Our goal was to improve farm family livelihoods while conserving diversity, by incorporating participatory breeding with investigation of agronomic management and connection of smallholder farmers to markets. Interest by chefs in authentic Mexican cuisines opened avenues to connect small farmers to culinary markets that value diversity and flavor. A niche market for native maize grown in the traditional milpa system of intercropping through manual labor of has made possible sales of excess grain by subsistence farmers. These market possibilities require community level collective organization in order to allow very small farmers to benefit from this culinary market. To preserve this market for the traditional custodians of the native maize, we worked as a multidisciplinary group, to create a collective trademark, named MILPAIZ approved by the Mexican government for native maize and associated products of the Milpa. These efforts have increased profitability for small indigenous farmers.
Related resources:
Evolutionary and food supply implications of ongoing maize domestication by Mexican campesinos
Bellon MR, Mastretta-Yanes A, Ponce-Mendoza A, Ortiz-Santamaria D, Oliveros-Galindo O, Perales H, Acevedo F, Sarukhan J. 2018. Proc. R. Soc. B 285:20181049. http://dx.doi.org/10.1098/rspb.2018.1049
Dr. Martha Cameron Willcox is the Maize Landrace Improvement Coordinator at the International Maize and Wheat Improvement Center in Mexico (CIMMYT). Originally, from North Carolina, she received a BS in Agronomy and an MS in Crop Science from NC State University and a PhD in Plant Breeding and Plant Genetics from the University of Wisconsin-Madison in a collaborative project between corn breeding and dairy nutrition. She worked as a postdoc at CIMMYT, in the Stress Breeding Unit, on selection for host plant resistance to southwestern corn borer.

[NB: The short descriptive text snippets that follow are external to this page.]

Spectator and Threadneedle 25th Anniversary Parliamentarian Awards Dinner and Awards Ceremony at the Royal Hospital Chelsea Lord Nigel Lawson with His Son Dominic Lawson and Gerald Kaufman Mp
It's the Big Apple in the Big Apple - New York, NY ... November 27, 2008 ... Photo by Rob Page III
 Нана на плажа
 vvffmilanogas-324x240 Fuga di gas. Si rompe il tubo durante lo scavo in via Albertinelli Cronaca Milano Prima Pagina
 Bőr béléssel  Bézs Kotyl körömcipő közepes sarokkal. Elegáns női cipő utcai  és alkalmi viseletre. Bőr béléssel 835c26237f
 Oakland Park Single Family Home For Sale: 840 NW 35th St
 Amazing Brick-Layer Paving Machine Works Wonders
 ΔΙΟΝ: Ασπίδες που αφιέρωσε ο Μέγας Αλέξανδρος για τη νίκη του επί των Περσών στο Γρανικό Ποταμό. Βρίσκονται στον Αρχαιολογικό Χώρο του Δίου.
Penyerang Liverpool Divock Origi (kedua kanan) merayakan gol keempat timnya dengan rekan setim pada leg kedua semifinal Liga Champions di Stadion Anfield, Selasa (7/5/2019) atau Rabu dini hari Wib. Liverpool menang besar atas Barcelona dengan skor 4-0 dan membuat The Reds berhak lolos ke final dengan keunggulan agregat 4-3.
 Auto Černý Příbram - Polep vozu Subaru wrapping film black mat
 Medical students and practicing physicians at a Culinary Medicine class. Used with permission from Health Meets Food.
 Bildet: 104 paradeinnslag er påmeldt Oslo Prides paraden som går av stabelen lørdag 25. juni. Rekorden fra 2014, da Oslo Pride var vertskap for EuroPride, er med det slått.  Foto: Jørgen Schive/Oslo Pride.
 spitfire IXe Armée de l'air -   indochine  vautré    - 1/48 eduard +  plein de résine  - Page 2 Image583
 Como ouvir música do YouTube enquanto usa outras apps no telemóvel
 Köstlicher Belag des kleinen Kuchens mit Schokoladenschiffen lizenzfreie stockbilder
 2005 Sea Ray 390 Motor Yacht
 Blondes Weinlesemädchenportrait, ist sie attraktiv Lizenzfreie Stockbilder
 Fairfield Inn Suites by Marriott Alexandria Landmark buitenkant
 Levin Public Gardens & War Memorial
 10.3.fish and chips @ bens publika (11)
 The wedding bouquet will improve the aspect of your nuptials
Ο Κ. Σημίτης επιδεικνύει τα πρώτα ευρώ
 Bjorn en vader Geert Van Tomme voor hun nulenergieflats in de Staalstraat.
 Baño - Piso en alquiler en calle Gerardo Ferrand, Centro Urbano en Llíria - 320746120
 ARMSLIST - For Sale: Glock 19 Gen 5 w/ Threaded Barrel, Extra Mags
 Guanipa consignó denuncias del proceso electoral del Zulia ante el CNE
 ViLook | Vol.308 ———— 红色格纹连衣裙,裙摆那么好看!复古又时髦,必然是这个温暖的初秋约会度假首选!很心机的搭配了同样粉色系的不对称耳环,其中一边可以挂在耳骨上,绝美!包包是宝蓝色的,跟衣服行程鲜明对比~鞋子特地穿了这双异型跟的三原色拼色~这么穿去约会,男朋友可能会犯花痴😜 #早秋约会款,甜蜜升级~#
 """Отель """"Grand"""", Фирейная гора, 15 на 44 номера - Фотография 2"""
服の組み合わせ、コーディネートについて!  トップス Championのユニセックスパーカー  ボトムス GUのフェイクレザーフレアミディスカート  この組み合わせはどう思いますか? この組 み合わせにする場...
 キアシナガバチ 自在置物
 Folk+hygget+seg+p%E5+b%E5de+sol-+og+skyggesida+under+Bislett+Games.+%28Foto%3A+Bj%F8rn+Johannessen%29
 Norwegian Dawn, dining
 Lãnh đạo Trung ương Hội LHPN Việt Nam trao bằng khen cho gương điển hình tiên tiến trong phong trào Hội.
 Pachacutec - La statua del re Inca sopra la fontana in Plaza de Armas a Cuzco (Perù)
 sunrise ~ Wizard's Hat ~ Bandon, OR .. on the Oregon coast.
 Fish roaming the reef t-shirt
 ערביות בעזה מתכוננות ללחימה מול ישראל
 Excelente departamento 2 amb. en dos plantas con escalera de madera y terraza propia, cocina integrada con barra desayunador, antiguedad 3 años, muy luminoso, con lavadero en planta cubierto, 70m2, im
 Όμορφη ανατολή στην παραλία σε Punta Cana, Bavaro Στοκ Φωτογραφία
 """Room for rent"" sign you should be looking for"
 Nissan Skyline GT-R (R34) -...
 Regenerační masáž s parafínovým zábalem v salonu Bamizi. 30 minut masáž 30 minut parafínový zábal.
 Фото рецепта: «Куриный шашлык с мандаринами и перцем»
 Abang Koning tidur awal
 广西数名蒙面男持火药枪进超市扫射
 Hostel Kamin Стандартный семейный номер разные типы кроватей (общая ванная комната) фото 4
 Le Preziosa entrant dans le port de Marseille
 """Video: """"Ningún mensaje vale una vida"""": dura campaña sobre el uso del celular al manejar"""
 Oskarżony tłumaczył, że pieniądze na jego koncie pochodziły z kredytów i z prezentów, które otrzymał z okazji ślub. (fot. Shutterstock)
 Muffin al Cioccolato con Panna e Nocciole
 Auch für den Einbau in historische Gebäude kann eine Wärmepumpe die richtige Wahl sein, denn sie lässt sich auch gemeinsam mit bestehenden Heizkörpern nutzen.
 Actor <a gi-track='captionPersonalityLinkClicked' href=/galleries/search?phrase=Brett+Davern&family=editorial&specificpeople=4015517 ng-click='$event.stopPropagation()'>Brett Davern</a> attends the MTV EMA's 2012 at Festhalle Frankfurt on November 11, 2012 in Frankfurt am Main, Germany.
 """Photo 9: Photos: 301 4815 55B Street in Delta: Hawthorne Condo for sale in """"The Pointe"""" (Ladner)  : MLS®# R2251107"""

Upon finishing her post-doc she was hired as a permanent scientist at CIMMYT where she addressed biosafety issues of experimental trials of transgenic maize in collaboration with Mexican experts in genetic resources from 1995-1997. She then worked in the Corn Host Plant Resistance Research Unit of USDA-ARS in molecular mapping of resistance to aflatoxin production. She returned to CIMMYT in 2011 as the phenotyping coordinator for the Seeds of Discovery Project, which sought to identify novel alleles in the CIMMYT Maize Germplasm Bank. Since 2014, she has worked as the Maize Landrace Coordinator at CIMMYT, focusing on farmer participatory improvement of native maize landraces in the states of Oaxaca, Michoacán and Mexico in marginalized, mostly indigenous, communities. As part of this project, she has worked very hard to connect traditional farmers with culinary markets.